He recalled that some prices are already falling, including those of soybeans and corn, as a result of the global economy’s weak growth. “The slowdown in the European and U.S. markets will not be offset by the reasonable performance expected for China and India,” he said. The consultancy estimates China to grow 4.8% in 2023 after expanding 3% last year. The United States, on the other hand, is expected to grow 1.4% in 2023, while the eurozone is seen as expanding 0.7%. The World Trade Organization foresees that global trade will grow 1.7% this year, compared with 2.7% last year.
“The agribusiness sector will still be the highlight, and its share will remain high compared with the country’s trade, but will not come as strong as last year, when it was driven by high volumes and prices. The global movement to raise interest rates will still make prices fall and commodities are impacted by this more quickly,” Mr. Silveira said.
Rafaela Vitória, the chief economist at Banco Inter, acknowledged that prices are being revised downwards, but believes that the high volume of agricultural production will compensate this effect. “This year, considering volume versus prices, we are likely to see more exports than last year.” She recalled that, despite the adjustments, commodity prices remain at relatively high levels. In her view, this scenario for agricultural, metallic, and energy commodities will help Brazil’s trade surplus with $75 billion, which would be a new record, considering the criteria set by the Secretariat of Foreign Trade (Secex/MDIC).

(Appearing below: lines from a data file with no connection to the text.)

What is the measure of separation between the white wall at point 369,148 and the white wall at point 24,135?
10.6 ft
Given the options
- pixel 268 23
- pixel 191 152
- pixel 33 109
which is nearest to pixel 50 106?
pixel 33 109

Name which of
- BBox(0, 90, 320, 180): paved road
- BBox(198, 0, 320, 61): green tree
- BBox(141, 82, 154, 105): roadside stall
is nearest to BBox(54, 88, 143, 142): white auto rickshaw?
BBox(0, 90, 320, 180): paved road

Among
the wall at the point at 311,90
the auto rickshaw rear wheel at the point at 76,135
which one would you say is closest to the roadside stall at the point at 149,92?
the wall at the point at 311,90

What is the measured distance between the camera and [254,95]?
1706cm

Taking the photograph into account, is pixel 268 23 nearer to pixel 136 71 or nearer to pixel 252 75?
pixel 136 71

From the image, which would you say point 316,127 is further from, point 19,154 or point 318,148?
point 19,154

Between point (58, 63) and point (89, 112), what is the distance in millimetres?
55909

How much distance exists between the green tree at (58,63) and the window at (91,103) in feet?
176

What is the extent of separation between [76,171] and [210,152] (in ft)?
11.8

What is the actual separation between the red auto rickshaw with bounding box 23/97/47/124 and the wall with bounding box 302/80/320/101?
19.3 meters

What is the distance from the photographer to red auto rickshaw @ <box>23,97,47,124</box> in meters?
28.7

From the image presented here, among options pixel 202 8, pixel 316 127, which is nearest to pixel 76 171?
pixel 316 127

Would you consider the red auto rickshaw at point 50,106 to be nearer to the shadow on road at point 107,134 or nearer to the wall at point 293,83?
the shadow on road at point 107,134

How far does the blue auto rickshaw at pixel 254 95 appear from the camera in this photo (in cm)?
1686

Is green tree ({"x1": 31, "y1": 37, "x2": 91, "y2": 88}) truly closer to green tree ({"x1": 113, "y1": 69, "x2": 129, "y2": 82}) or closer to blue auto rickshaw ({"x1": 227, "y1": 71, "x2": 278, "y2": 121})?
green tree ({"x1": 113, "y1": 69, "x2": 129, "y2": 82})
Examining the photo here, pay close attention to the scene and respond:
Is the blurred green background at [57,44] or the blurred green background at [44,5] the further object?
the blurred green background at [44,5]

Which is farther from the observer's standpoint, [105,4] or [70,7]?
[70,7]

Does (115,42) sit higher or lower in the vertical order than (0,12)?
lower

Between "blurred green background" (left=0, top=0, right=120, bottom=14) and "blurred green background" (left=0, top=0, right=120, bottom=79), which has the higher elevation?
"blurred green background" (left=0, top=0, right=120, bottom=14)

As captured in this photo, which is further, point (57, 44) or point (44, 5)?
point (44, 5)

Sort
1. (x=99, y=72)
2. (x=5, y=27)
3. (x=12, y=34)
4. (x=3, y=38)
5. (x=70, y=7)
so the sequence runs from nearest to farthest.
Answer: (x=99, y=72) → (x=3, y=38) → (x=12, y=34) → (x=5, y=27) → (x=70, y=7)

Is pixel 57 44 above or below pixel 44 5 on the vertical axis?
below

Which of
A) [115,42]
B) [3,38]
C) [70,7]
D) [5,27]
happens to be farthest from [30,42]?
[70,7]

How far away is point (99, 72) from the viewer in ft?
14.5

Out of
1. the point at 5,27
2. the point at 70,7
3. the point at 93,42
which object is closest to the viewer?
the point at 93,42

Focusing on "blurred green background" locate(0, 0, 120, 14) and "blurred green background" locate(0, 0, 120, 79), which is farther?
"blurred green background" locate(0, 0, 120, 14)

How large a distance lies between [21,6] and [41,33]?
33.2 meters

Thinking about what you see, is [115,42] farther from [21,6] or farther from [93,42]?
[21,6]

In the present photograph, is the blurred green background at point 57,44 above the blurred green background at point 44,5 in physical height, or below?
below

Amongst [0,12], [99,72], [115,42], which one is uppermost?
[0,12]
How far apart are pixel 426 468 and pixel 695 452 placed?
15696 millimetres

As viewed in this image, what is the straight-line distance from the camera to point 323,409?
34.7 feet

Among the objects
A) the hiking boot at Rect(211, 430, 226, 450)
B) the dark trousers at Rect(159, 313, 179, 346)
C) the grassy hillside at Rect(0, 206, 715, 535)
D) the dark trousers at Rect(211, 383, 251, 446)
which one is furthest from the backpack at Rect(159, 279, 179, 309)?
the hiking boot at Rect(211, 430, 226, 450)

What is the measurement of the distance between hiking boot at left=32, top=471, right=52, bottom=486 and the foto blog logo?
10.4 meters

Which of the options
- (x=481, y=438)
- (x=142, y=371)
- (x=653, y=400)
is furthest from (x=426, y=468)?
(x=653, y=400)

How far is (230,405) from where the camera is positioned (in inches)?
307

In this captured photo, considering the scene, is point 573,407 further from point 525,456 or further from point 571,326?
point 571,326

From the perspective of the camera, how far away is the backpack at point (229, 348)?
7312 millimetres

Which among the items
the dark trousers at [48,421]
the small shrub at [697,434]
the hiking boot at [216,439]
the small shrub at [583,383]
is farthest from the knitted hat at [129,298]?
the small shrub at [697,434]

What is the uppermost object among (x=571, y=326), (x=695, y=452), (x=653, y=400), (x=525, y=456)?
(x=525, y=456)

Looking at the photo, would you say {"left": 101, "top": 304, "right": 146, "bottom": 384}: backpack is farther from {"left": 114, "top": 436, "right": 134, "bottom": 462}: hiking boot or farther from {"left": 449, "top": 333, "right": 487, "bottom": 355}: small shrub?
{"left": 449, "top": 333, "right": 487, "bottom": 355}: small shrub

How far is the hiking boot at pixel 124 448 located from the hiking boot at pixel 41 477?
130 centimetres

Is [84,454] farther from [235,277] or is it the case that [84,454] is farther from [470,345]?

Price adjustments will not impact Brazil’s agricultural production, Ms. Vitória said, because there is demand from China and Europe, which seek alternative food supply sources. This scenario, in her view, may allow Brazil to diversify export destinations.
Ms. Santos, with Funcex, recalled that the agribusiness sector’s result has been driven by grains, especially soybeans, whose productivity has advanced thanks to new technologies. In the economist’s view, diversification would be possible by encouraging investments in other crops.
In 2022, the exports of the soybean complex totaled $60.82 billion and accounted for 38.3% of the agribusiness sector’s exports and 18.2% of Brazil’s total exports. Driven by corn, cereals, flour, and cereal-based preparations rose to 9% of agricultural exports. Beef came in third with 8.2%.
There is also a concentration in destinations. According to Funcex, considering the average of the 2021-2022 period, trade with China resulted in an agribusiness trade surplus of $44.9 billion, followed by the European Union with a trade surplus of $18.7 billion. The balance with these two regions represented more than 50% of the total trade surplus of the two-year average of Brazil’s agribusiness balance.
The diversification of products and destinations, Mr. Silveira said, requires a government policy to face protectionist barriers and resistance to the entry of Brazilian products in some markets. “Additional diplomatic efforts could take advantage of segments that already have some dynamism in the country, alongside a strategy for brand development.” In terms of products, he cited chicken, beef, and orange juice.
“Soybean exports will lose momentum at some point, either because in the longer term production from Africa and the Belt and Road Initiative will enter the scenario,” Mr. Silveira said, referring to the project launched by Beijing in 2013, which includes a set of infrastructure projects in addition to work in the energy sector.
For the economist, the diversification map should include a greater variety of products for markets such as China, the United States, and Europe, as well as expanding exports to India and Southeast Asian countries. According to Mr. Silveira, in order to face protectionist barriers and try to guarantee the maintenance of a relevant share of meat, grains, and cereals in exports, it is necessary to have a growing coefficient of environmental sustainability in the use of inputs.